Huge parts of the world, including many neighboring nations to the south of the U.S., are still struggling to make vaccines widely accessible. As Dr. Michael Ryan of the World Health Organization recently pointed out, racial and economic inequities prevail over vaccine access, including only seven percent of people in Africa and less than one percent of Haitians gaining access to vaccines. To make matters worse, not all vaccines are treated equal under the FDA. A fully vaccinated person, privileged as they may be in certain parts of the world, would have the same status as an unvaccinated person if they simply didn’t get the “right” vaccine.

Public health experts have called on the administration to ensure equal vaccine access to asylum seekers upon arrival to the United States, NOT as a condition of entry. 

On January 28, 2022, six leading public health experts wrote a letter to the Secretaries of the Departments of Homeland Security and Health and Human Services and the Director of the Centers for Disease Control and prevention, stating in unequivocal terms that “asylum seekers and refugees should under no circumstances be required to be vaccinated as a condition for entering the United States.” The letter addresses the role of vaccination as “one element of a layered and integrated approach to safeguarding public health,” including timely testing, accessible and high-quality masks, and social distancing. The experts recommend that vaccines should be “offered to asylum seekers and migrants without discrimination, safely, and in a timely manner after their arrival or entry to the United States.” But vaccination status, they conclude, “must not be used to deny individuals their right to seek asylum, itself a life-saving measure that is protected under U.S. and international law.” 

This is not the first time that the administration has looked at vaccines, a keystone for public health, as a tool for restraining migration. 

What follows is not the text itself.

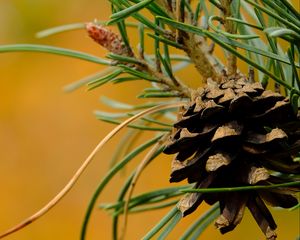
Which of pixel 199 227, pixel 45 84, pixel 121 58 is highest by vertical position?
pixel 45 84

Vaccines should never be about border enforcement. However, hardliners in the Biden administration, who continue to see people seeking protection as mere numbers to quash, have spoken up against offering vaccines to noncitizens. While pressuring Mexico to act as a proxy for U.S. border enforcement, the Biden administration has shipped vaccines to its southern neighbor, who pledged to take back expelled families. In other words, vaccines have been viewed through a deterrence and externalization lens long before the announcement that asylum seekers may now need to show proof of vaccination.

The U.S. has a history of using public health to restrain migration and the right to asylum.

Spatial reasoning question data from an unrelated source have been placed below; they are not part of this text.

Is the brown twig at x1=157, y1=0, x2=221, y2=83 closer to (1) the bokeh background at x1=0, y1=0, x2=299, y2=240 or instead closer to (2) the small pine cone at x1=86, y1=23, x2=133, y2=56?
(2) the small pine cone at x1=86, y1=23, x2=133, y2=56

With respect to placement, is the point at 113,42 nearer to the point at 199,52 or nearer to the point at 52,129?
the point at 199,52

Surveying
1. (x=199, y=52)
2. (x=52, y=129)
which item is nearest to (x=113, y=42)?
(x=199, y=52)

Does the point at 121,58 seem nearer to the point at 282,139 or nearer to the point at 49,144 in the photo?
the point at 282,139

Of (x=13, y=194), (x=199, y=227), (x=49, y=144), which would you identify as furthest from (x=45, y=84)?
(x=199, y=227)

This proposed policy would further a dark history of associating migration with disease, without public health justification. The racist premise that migration brings disease or contagion is, unfortunately, not new for the U.S. In the 1980s, the U.S. imposed a ban on individuals living with HIV/AIDS. Like today, the government ignored the elephant in the room: that the U.S. had the largest outbreak anywhere in the world. Instead, the U.S. began jailing Haitian asylum seekers in an HIV prison camp in Guantanamo Bay, where some refugees were told they could be detained for 10 to 20 years, or until a “cure” for HIV/AIDS was discovered. Like President Clinton before him, President Biden decried the cruel, anti-asylum policies piloted by his predecessor. 

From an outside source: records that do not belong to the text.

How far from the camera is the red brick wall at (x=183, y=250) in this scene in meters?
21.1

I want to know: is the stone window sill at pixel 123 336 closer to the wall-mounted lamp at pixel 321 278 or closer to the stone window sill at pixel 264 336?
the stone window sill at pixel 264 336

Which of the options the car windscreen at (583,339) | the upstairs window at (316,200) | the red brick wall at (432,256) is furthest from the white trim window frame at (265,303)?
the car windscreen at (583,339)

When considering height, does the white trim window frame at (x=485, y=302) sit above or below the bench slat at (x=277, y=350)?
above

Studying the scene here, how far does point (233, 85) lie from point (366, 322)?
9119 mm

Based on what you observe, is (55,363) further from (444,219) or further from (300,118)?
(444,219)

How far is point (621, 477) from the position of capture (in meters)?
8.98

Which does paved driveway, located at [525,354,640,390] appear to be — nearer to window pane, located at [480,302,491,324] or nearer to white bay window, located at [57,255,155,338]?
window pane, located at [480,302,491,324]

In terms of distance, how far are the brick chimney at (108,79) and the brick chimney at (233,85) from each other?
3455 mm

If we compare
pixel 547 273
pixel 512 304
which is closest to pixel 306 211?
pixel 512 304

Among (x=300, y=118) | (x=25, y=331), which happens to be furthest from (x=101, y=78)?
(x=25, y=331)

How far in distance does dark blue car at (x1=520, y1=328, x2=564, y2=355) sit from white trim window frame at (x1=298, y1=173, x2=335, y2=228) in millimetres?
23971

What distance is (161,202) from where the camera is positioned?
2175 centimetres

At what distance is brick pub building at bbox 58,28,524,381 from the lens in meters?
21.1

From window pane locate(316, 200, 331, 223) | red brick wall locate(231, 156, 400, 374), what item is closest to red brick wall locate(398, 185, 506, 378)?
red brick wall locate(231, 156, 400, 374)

What should the administration do to provide equitable, safe access for people seeking protection?

The Biden administration should reopen ports of entry to people seeking asylum and end the presumptive use of detention. A tiered asylum system, where only some enter if they present valid proof of vaccination, will inevitably leave people in danger. Detention is neither necessary nor effective: more than 90 percent of asylum seekers have family or close friends in the U.S. with whom they can shelter-in-place, and experts call decarceration a public health imperative. The administration must remove all barriers to the processing of asylum seekers, offer equal access to vaccines for migrants after arrival, and refrain from policies that fuel a tiered system by creating new carve-outs under the specious claims of public health. The administration must – and can – take measures towards processing asylum seekers without exception.